Washington Editor
WASHINGTON - There is action under way to improve the FDA's appropriated base of funds to better balance the ratio of funds vs. user fees going forward and improve the agency's ability to handle its mission.
"The dollars no longer match responsibilities," said Steven Grossman, the executive director of a newly formed coalition called the FDA Alliance.
Given that dearth of finances, "everything suffers, because it's a systematic problem" that affects drugs, devices and foods, he told BioWorld Today. "The reality is the agency is asked to do more than it can do with the current resources."
From the drug industry perspective, an overtaxed FDA is a bottleneck in getting new therapies to patients. "Regardless of how much you put in at one end - all the science and exciting stuff we're doing - you don't get any more flow coming out of the other end," said Jeff Myers, the vice president of government affairs for Cephalon Inc.
The Frazier, Pa.-based company is one of 72 members of the FDA Alliance, which includes consumer and patient groups, professional organizations, trade associations, companies and individuals. Despite their occasionally conflicting views, Myers told BioWorld Today, "all of us can agree on one thing: The FDA is under-resourced."
So the FDA Alliance has taken up a lobbying banner to increase the appropriated money available to the agency. Its short-term efforts are centered on the FDA's 2008 budget, which already is in the works and will be unveiled early next year when President Bush presents his entire federal budget for congressional review.
A few months remain to continue the fiscal year 2008 fight, although the FDA Alliance's broader efforts seek to amend agency funding over the long haul to fix resource shortfalls across its multiple divisions. Of note, 62 percent of its current budget pays the salaries of its 10,000-plus employees.
Grossman said his coalition is reaching out to federal departments and congressional appropriations committees that have authority over the FDA's finances. The advocacy work aims to reverse a recent trend in which appropriated funds have flattened or declined while user fee-generated money has increased.

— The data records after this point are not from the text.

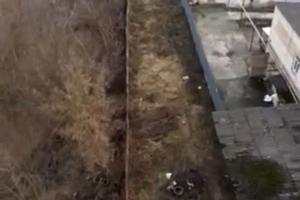 комерційна за адресою Тупикова вул., 1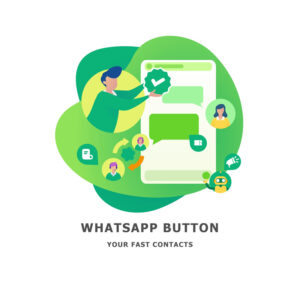 WhatsApp Button
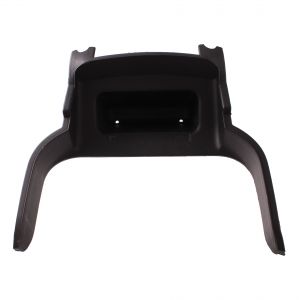 Parte finale porta casco... 2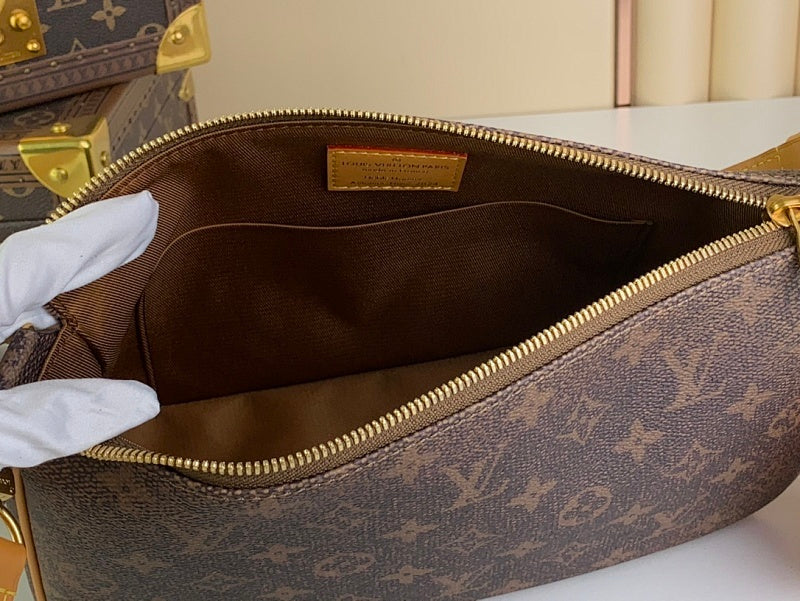 Dragons Bags ln Luxury Bag --57151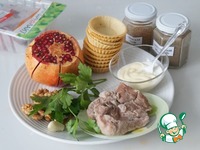 ���������� "���������� �������" �����������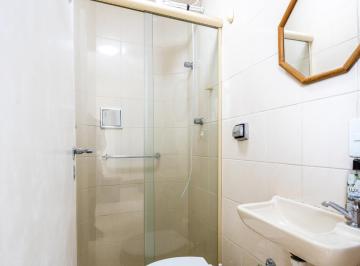 IMG_20260702_061543_000.jpeg · Sensacional apartamento para venda em Pompeia com 3 quartos, sendo 1 suíte, 115m² - remaxfront#6FAZC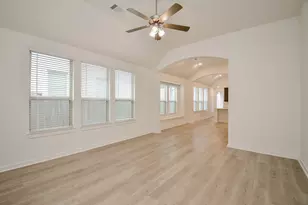 135 Nightshade St, Richmond, TX 77406 - Photo 29
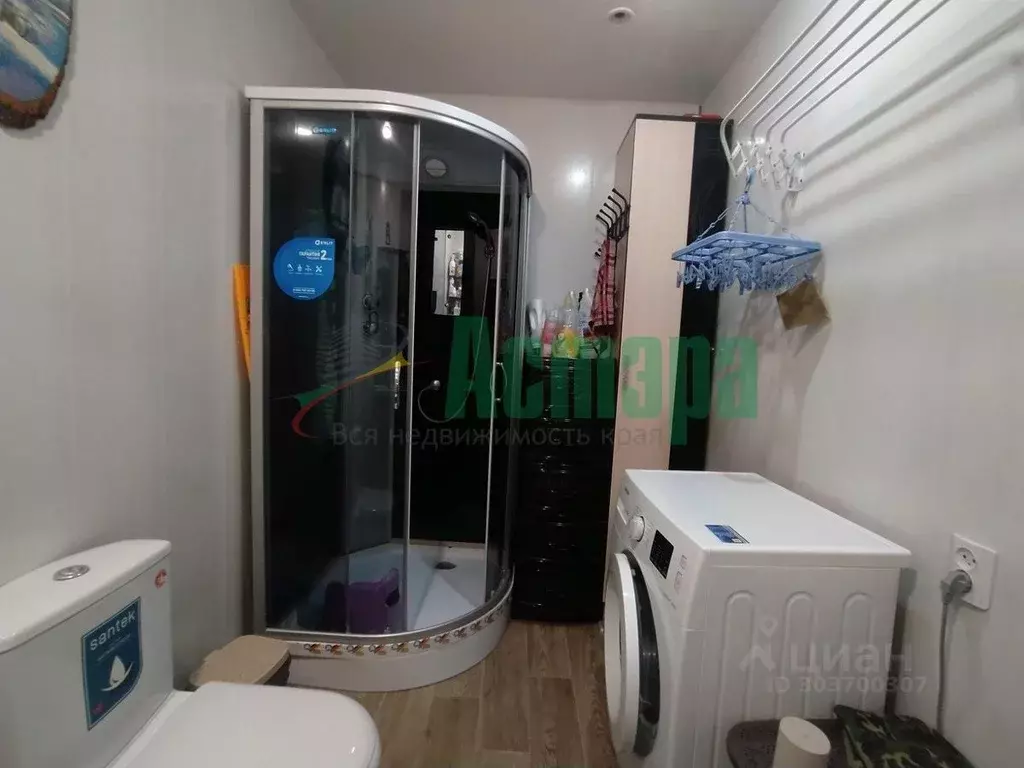 Дом в Забайкальский край, Читинский район, с. Верх-Чита ул. Юбилейная, ... - Фото 1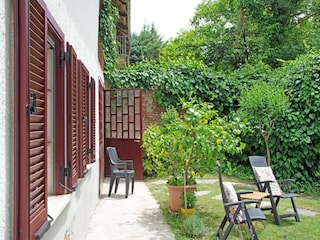 Holiday house Moncucco Outdoor Recording 3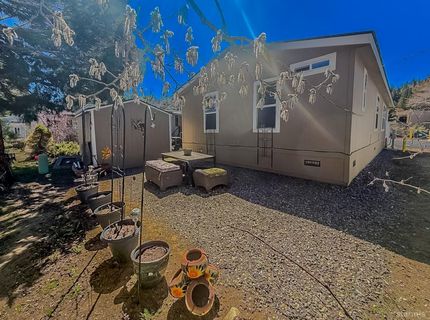 1080 Julie Lane, Unit 175, South Lake Tahoe, CA 96150 Photo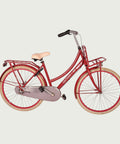 26.2195 kinderfiets - BikeFlip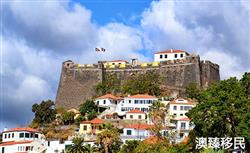 葡萄牙基金安全吗？运作模式和防坑指南详解！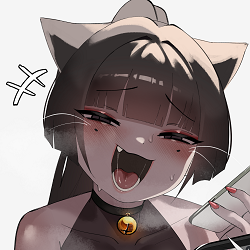 vk2K2q.png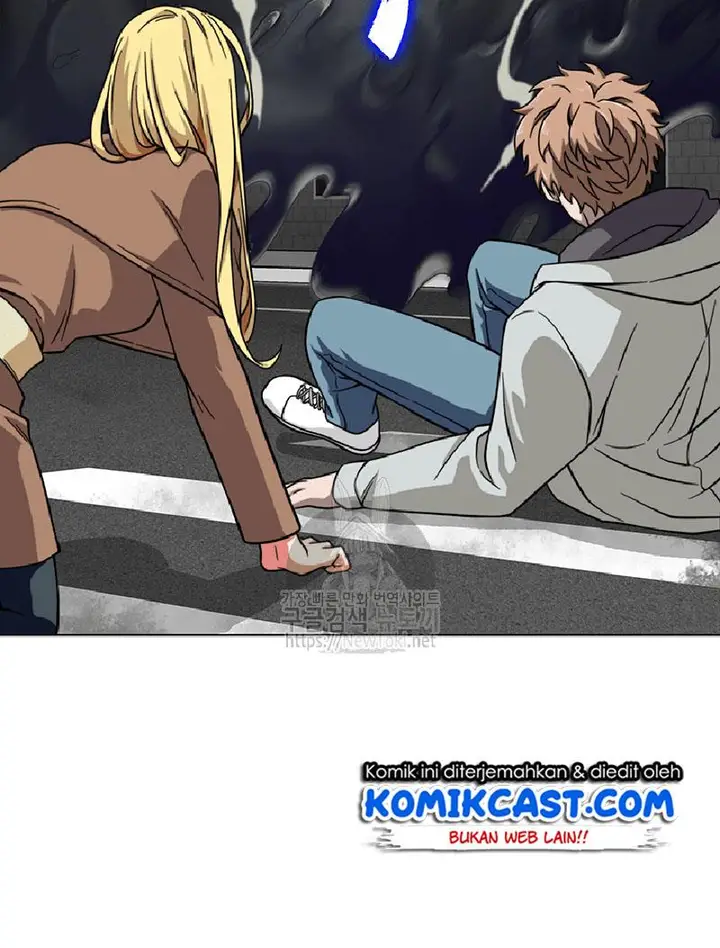 image-komik-tomb-raider-king-chapter-50-45/107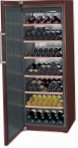 Liebherr WKt 5551 Buzdolabı şarap dolabı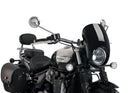 TRIUMPH BONNEVILLE SPEEDMASTER [2025] – Dark Night – Stark getönt-1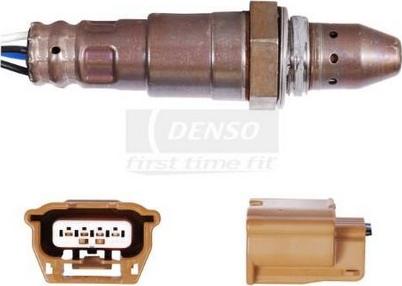 Denso 234-9133 - Lambda-sonda www.molydon.hr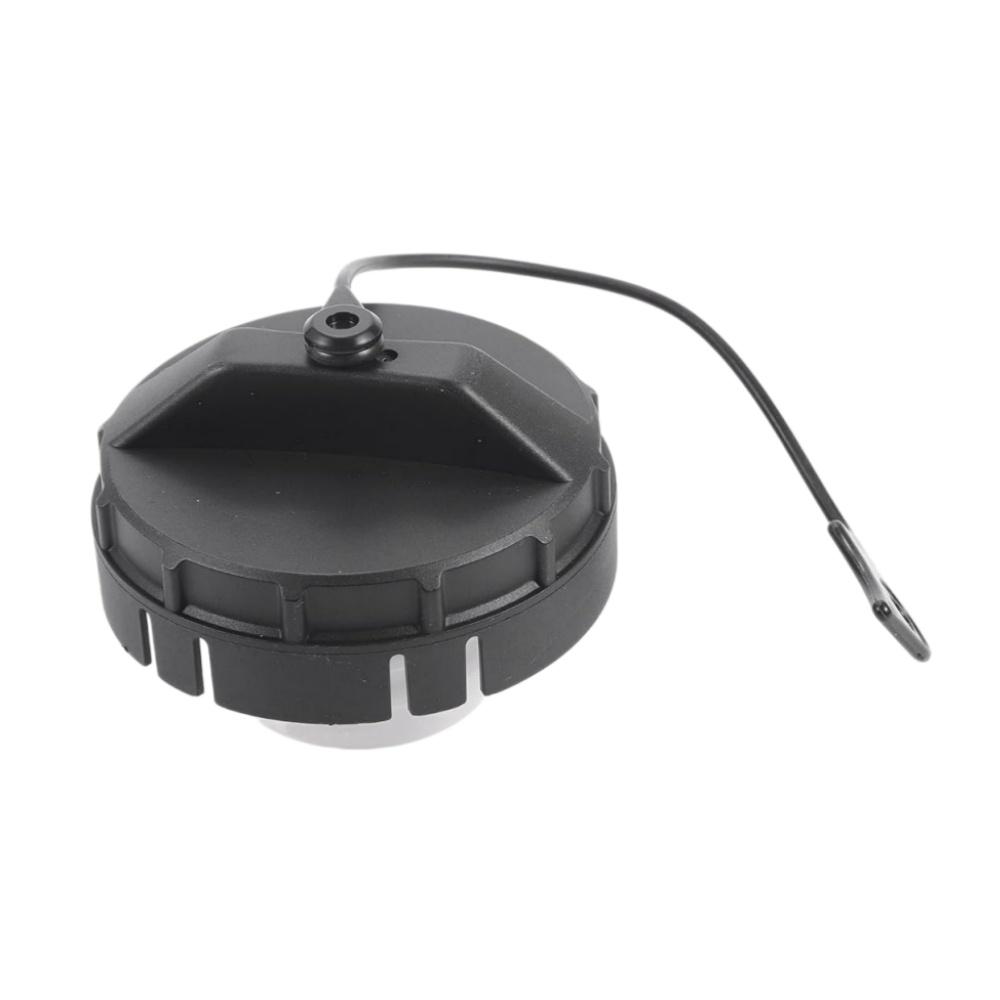 Tappo Serbatoio Carburante Olio Motore 1711A014 Per Mitsubishi Outlander III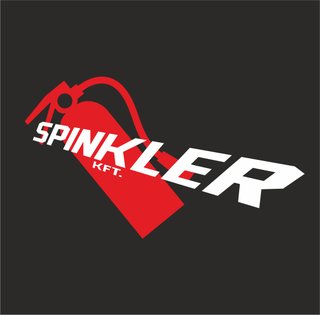 SPINKLER Kft.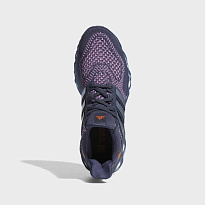 Фото № 3 с приближением к товару «‎Adidas Ultraboost Web Dna »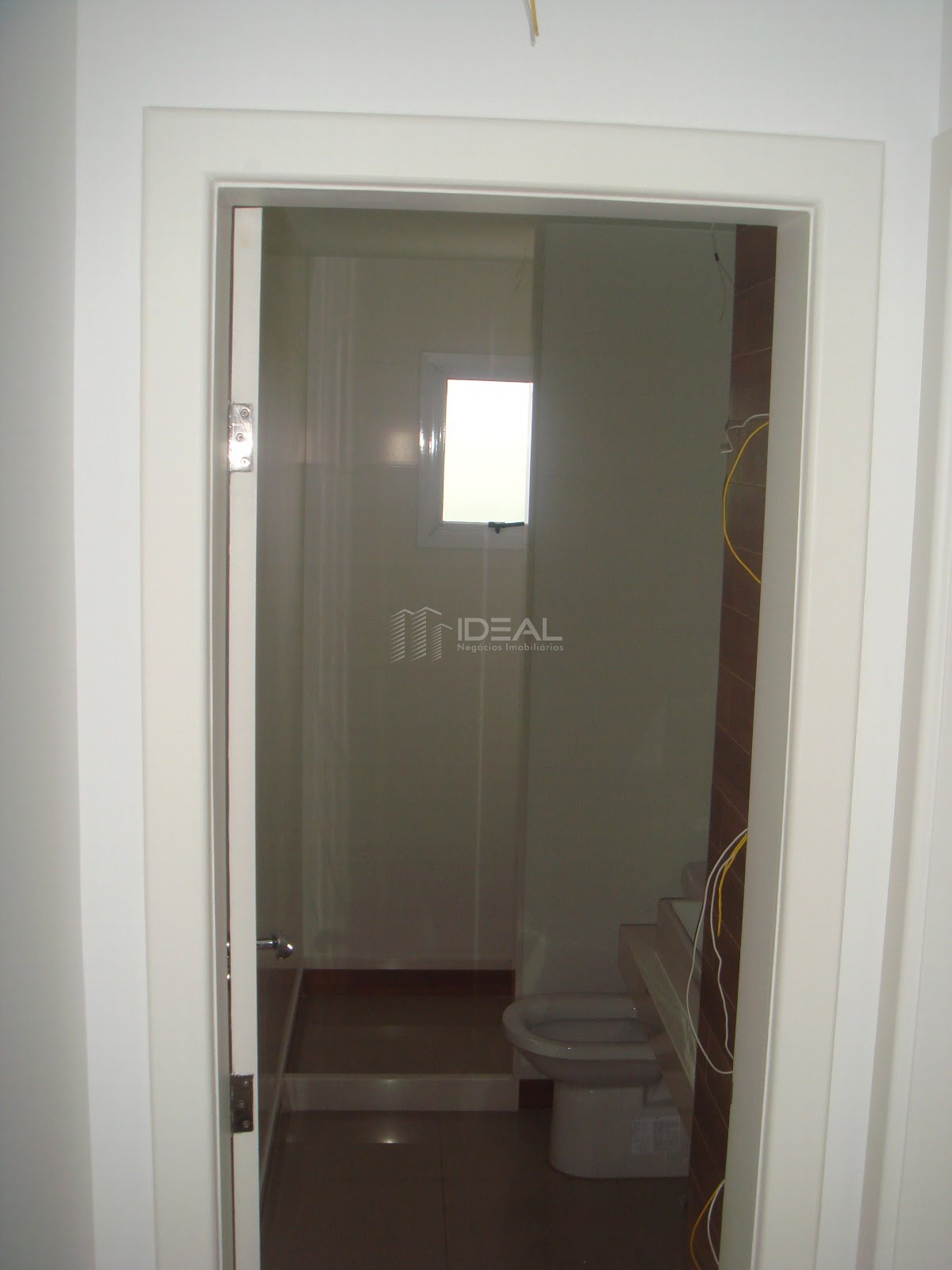 Apartamento à venda com 3 quartos, 1 suíte, 2 vagas e 97m² no Parque Rosario, Campos dos Goytacazes (RJ) — foto 11 de 16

In this year's budget, which totaled a little more than $1.8 billion, about $1.5 billion came from congressional appropriations and the rest from user fees. In the budget proposal for next year, which is being finalized right now on Capitol Hill, the entire amount has increased to $1.9 billion, but $402 million stems from user fees. That means that the agency's appropriated base would essentially remain flat.
That is a problem for several reasons, not the least of which is the negative image cast by critics who contend that the FDA's ever-increasing reliance on user fees makes it too cozy with the industries it's regulating. That's a common charge in regard to its oversight of drug companies, because these days user fees cover about 53 percent of human drug reviews, according to some estimates. When they started, such fees accounted for 7 percent of those same costs.
"Those user fees were never designed to pay completely for the FDA's review of products," Myers said, but that's "likely to happen if Congress doesn't step up and really increase the resources available to the agency."
That would further undermine views of its independence and fan the flames of criticism. "That's not in the best interest of manufacturers," Myers said, "that's not in the best interest of patients, and it's not really in the best interest of Congress."
Those imbalances have grown out of several sources, Grossman said: There hasn't been a strong voice for a better FDA budget; there is a lack of appreciation for the agency's growing responsibilities in new areas such as bioterror and pandemic flu preparations; and there's a history of a lag in funding before the FDA cycles into a better period.
"Some dollars are better than no dollars," he added, "but the reality is that the problem is not going to be solved by incremental dollars at this point."
For comparison purposes, Grossman noted that the FDA's budget is about equal to that of the school system in Montgomery County, Md., where the agency is based. It gets about a quarter of the funding received by the Centers for Disease Control and Prevention in Atlanta, and its budget is only about 7 percent the size of that of the National Institutes of Health in Bethesda, Md.
"We're hoping that the FDA Alliance can really deliver this message," Myers said, "that the FDA should be an independent agency that isn't put in a position to justify resources that they're receiving to do their job."
In the end, the budget goal falls in line with other efforts seeking to strengthen the FDA on multiple fronts, some of which fall beyond the scope of dollars and cents.
Jeffrey Joseph, the vice president of communications for the Biotechnology Industry Organization (BIO), said the trade association has "had some conversations" with the FDA Alliance about its efforts to improve different aspects of the FDA even beyond budget matters.
Such enhancements, he said, could enable the FDA to "operate at its best" in protecting consumers and working with drug companies to most efficiently advance products.
BIO is contemplating whether to join the existing coalition or form a different group with other trade associations with the broad aim of more generally strengthening the FDA.
That wider effort, which has the potential to improve the agency's staffing issues, speed drug approvals and enhance transparency, among other things, could go on for years.
"The budget problems at the FDA are sufficiently broad and deep that we're happy for there to be lots of voices making the point," Grossman said.
The FDA Alliance, a 501(c)(4) nonprofit corporation based in Silver Spring, Md., prohibits current agency employees from participating in its activities.
Of note, though, seven previous commissioners are listed as members, and other past personnel have done work on behalf of the coalition.